## Extrait du texte
Mustang

De
Deniz Gamze Ergüven
Avec
Günes Nezihe Sensoy, Doga Zeynep Doguslu, Elit Iscan, Tugba Sunguroglu, Ilayda Akdogan.
Notre recommandation
4/5

Infos & réservation

Thème

Cinq sœurs, âgées de 12 à 16 ans, habitent une grande maison à Inébolu, village sur la côte de la Mer Noire, à 600 km au nord d’Istanbul. Les parents sont morts et c’est une grand-mère qui s’occupe de ce gynécée avec un oncle autoritaire et obtus. C’est la fin de l’année scolaire. Après avoir dit au revoir à leurs professeurs, les cinq filles partent avec des garçons sur la côte et finissent par faire trempette tout habillées. Enorme scandale dans le village dont les matrones prennent les choses en mains tandis que l’oncle calfeutre la maison d’où les filles ne pourront plus sortir : l’école est finie, place aux leçons de couture et de cuisine avant que l’on choisisse vite un mari pour les adolescentes.

## Consigne
Extrayez tel quel le passage du texte sur Mustang qui va de « Infos & réservation » jusqu'à « pour les adolescentes. » inclus. Les items constituent un matériau distinct du texte sur Mustang.

## Matériel fourni

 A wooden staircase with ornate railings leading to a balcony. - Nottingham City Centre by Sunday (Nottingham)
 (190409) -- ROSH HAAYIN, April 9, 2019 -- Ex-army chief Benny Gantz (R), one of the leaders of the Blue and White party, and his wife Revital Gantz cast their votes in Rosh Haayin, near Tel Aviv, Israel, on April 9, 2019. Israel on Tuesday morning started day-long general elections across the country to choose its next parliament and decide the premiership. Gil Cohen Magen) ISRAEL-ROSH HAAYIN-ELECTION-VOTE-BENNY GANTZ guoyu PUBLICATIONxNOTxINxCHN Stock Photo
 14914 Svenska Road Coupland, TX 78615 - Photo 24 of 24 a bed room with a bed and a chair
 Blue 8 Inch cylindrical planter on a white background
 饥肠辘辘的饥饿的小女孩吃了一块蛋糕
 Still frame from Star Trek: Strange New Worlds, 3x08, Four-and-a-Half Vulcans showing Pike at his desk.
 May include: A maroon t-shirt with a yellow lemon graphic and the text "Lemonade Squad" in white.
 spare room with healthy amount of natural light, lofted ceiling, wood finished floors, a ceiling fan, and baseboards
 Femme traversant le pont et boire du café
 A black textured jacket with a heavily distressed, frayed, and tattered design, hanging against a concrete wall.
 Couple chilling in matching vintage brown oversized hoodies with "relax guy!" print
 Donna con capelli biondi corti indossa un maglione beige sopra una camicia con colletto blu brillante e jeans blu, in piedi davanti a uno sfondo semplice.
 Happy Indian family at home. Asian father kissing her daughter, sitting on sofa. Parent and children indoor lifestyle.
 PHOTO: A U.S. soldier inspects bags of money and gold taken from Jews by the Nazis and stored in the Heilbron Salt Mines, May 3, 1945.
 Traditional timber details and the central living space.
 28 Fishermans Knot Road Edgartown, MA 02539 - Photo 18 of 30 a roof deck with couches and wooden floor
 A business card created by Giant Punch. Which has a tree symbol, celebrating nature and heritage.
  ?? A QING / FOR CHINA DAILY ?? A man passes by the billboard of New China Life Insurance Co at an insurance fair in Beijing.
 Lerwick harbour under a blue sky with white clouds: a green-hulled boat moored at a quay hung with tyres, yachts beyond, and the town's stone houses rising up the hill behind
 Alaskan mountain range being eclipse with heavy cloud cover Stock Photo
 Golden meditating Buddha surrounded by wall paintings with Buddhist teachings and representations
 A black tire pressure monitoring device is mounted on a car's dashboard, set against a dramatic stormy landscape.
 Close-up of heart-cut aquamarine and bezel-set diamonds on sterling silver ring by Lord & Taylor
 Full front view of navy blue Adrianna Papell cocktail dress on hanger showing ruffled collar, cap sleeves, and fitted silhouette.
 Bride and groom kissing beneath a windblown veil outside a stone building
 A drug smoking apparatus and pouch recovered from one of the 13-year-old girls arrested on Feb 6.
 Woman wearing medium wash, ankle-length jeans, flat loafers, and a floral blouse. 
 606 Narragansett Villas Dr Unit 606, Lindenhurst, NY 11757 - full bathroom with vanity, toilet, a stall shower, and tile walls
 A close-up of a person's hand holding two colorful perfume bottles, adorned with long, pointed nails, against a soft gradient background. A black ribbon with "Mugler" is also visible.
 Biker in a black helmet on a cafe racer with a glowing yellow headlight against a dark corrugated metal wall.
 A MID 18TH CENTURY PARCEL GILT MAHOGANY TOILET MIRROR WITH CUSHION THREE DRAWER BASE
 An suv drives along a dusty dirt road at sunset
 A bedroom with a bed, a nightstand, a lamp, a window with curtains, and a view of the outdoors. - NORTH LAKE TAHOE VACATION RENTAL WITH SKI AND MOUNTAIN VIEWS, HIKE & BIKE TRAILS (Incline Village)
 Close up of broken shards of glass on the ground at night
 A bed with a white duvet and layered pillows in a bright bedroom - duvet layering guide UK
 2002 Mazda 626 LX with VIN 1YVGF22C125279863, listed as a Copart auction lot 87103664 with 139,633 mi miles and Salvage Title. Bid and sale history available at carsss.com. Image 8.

## Réponse
Infos & réservation

Thème

Cinq sœurs, âgées de 12 à 16 ans, habitent une grande maison à Inébolu, village sur la côte de la Mer Noire, à 600 km au nord d’Istanbul. Les parents sont morts et c’est une grand-mère qui s’occupe de ce gynécée avec un oncle autoritaire et obtus. C’est la fin de l’année scolaire. Après avoir dit au revoir à leurs professeurs, les cinq filles partent avec des garçons sur la côte et finissent par faire trempette tout habillées. Enorme scandale dans le village dont les matrones prennent les choses en mains tandis que l’oncle calfeutre la maison d’où les filles ne pourront plus sortir : l’école est finie, place aux leçons de couture et de cuisine avant que l’on choisisse vite un mari pour les adolescentes.